**Problem requirements:** Below are some records; quote exactly the lines from the one that contains "family: Suidae" through the one that contains "site APN_S3_K082, 3-frame burst.", inclusive, and no others.
__________________________________________________
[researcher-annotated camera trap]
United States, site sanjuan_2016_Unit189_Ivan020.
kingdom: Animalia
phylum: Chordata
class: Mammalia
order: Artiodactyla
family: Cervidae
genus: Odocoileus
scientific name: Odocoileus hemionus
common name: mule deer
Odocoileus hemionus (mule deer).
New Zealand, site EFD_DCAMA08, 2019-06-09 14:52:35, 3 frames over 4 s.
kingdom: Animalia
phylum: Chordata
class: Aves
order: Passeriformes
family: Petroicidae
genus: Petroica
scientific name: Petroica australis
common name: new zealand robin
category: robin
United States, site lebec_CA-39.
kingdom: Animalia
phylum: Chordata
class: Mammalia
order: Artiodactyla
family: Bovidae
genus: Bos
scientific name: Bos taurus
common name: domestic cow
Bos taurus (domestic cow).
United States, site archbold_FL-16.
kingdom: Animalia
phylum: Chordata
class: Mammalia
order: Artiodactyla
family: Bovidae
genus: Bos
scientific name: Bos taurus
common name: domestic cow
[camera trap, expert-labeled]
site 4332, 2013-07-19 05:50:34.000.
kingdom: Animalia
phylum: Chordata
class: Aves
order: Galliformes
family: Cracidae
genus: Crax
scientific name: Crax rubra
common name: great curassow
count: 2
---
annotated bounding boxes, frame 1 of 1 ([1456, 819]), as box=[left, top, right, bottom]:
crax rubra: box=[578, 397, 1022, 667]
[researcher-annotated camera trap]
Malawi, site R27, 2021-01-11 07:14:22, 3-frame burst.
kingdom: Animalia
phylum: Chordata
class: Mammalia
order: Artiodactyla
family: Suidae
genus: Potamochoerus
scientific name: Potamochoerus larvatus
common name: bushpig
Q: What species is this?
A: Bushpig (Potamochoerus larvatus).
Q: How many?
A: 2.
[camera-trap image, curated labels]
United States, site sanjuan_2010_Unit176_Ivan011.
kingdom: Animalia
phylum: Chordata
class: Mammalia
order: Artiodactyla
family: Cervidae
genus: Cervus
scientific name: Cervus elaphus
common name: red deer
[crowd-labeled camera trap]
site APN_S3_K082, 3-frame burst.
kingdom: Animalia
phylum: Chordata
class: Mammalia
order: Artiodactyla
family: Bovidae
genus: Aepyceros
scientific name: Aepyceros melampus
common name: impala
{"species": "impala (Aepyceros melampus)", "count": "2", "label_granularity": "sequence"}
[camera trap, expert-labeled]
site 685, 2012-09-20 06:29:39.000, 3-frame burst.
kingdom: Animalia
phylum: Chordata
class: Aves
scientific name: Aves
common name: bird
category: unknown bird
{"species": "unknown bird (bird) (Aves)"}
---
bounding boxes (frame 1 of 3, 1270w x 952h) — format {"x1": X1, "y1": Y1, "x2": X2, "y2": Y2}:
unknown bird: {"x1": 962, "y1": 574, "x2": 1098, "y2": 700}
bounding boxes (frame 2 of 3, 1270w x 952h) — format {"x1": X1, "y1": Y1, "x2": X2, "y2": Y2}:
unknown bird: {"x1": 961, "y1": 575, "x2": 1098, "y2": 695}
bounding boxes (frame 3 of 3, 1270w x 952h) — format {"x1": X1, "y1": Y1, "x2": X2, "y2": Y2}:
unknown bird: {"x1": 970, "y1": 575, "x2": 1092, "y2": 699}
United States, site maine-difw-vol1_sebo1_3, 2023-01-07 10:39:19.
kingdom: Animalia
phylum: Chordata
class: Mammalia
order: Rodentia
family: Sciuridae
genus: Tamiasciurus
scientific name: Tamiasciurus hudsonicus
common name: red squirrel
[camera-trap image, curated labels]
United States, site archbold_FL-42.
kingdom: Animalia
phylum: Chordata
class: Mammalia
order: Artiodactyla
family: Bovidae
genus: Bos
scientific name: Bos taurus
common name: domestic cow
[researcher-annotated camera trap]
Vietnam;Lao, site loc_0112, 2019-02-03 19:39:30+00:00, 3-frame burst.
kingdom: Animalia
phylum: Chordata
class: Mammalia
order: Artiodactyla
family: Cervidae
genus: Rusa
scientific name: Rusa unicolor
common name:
__________________________________________________
**The completed task:**
family: Suidae
genus: Potamochoerus
scientific name: Potamochoerus larvatus
common name: bushpig
Q: What species is this?
A: Bushpig (Potamochoerus larvatus).
Q: How many?
A: 2.
[camera-trap image, curated labels]
United States, site sanjuan_2010_Unit176_Ivan011.
kingdom: Animalia
phylum: Chordata
class: Mammalia
order: Artiodactyla
family: Cervidae
genus: Cervus
scientific name: Cervus elaphus
common name: red deer
[crowd-labeled camera trap]
site APN_S3_K082, 3-frame burst.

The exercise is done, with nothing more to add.